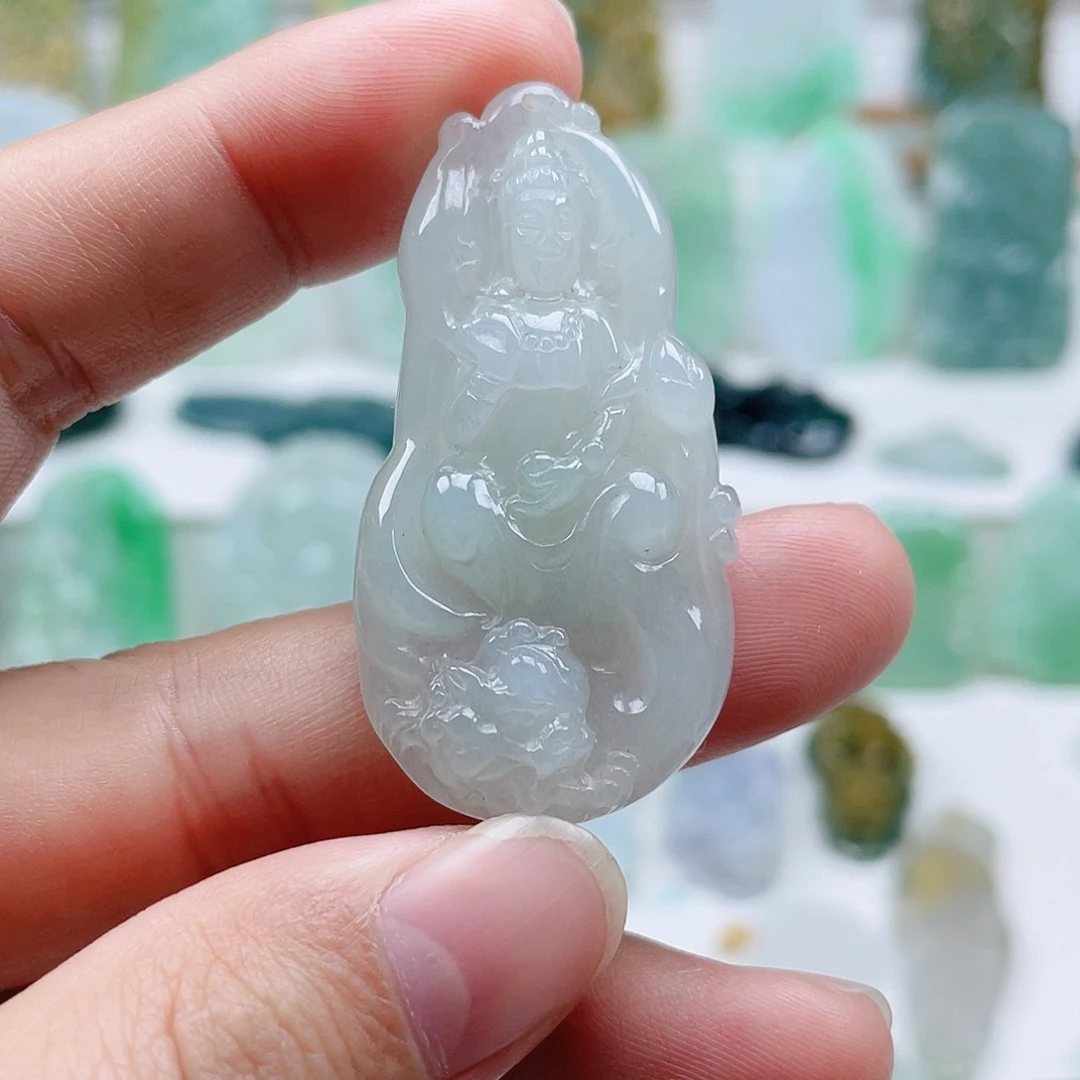 翡翠颈饰未镶嵌文殊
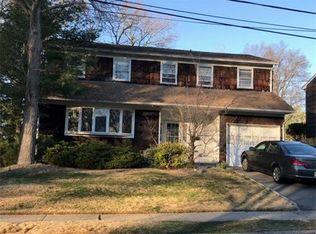 228 Berkley St, Iselin, NJ 08830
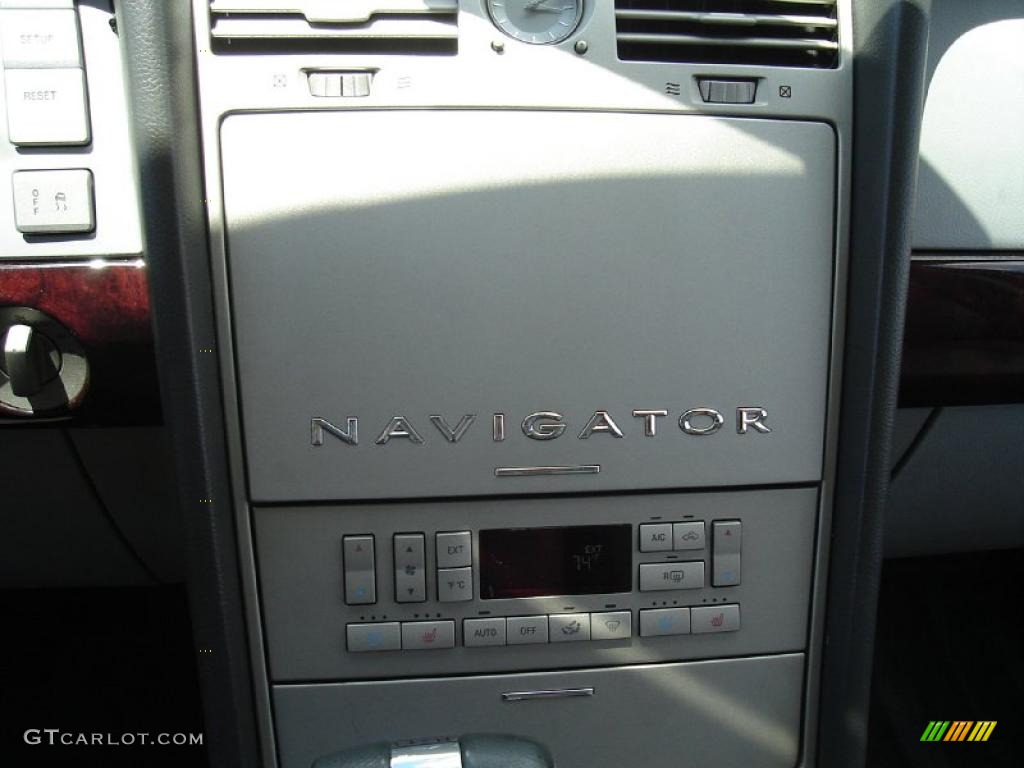 2006 Navigator Ultimate 4x4 - Silver Birch Metallic / Dove Grey photo #34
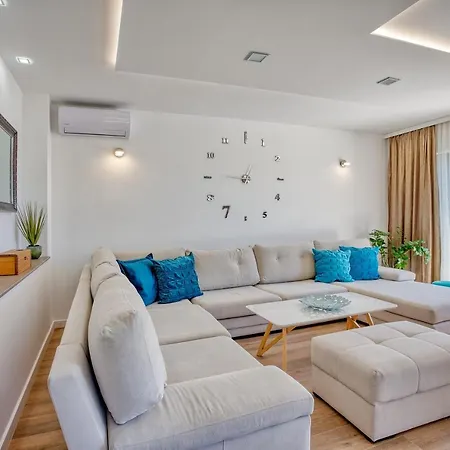 Villa Luxury Paradise 120m From Sandy Beach, Heated Pool, Billiard, Max 12 Pax *
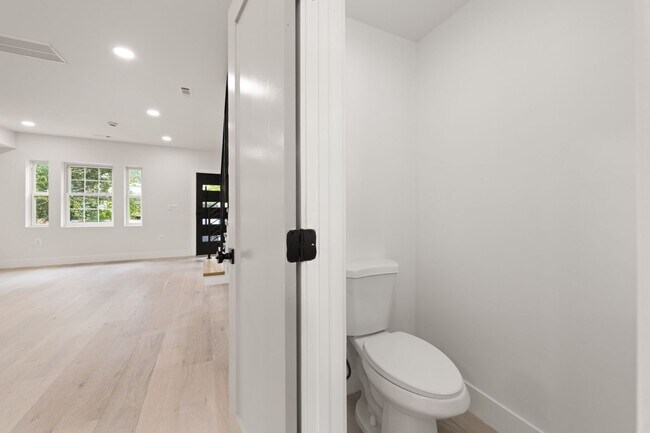 Building Photo - DC1026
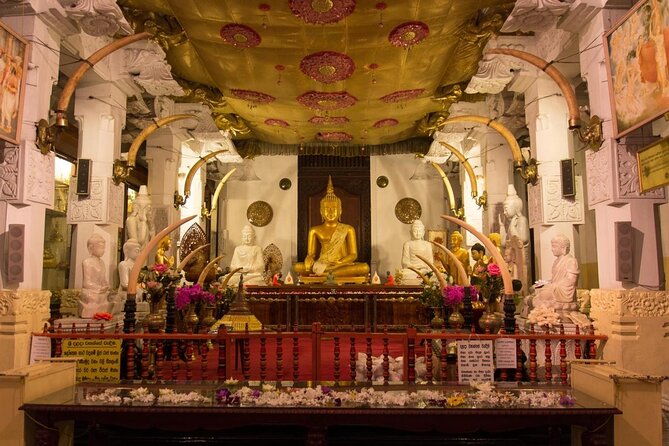 Temple of the Tooth Relic (Sri Dalada Maligawa)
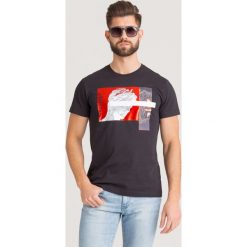 T-SHIRT Versace Jeans. Czarne t-shirty męskie Versace Jeans, s, z nadrukiem, z bawełny, z okrągłym kołnierzem. Za 356,30 zł.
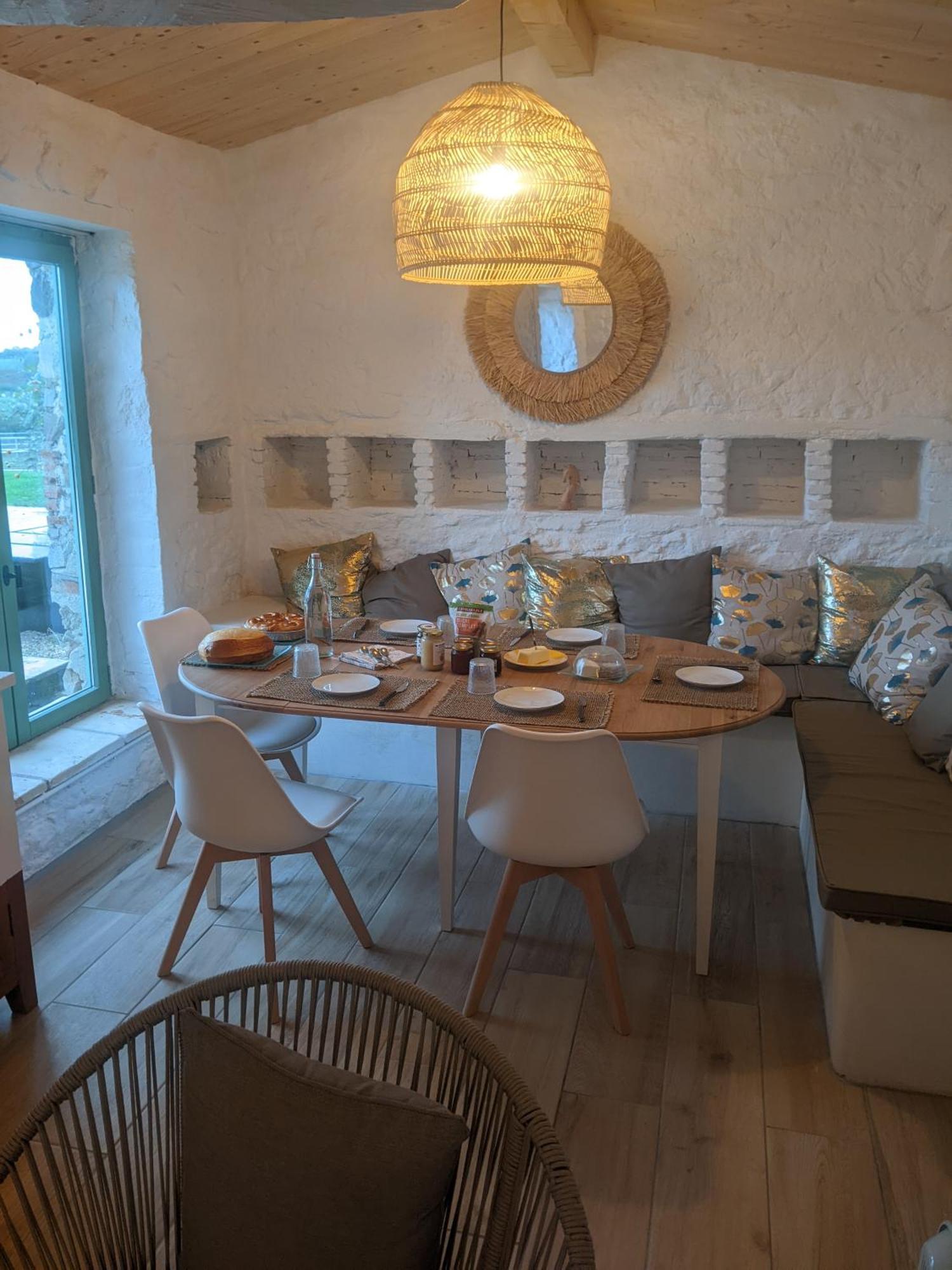 Le Moulin Du Fresne, Chambres D'Hotes Gourgé Εξωτερικό φωτογραφία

════════════════════

EXERCISE INSTRUCTIONS: Only the lines from the one holding "T-SHIRT Versace Jeans." through the last line of the records should be output, please, exactly and without any pictures.

EXERCISE RESULT:
 T-SHIRT Versace Jeans. Czarne t-shirty męskie Versace Jeans, s, z nadrukiem, z bawełny, z okrągłym kołnierzem. Za 356,30 zł.
 Le Moulin Du Fresne, Chambres D'Hotes Gourgé Εξωτερικό φωτογραφία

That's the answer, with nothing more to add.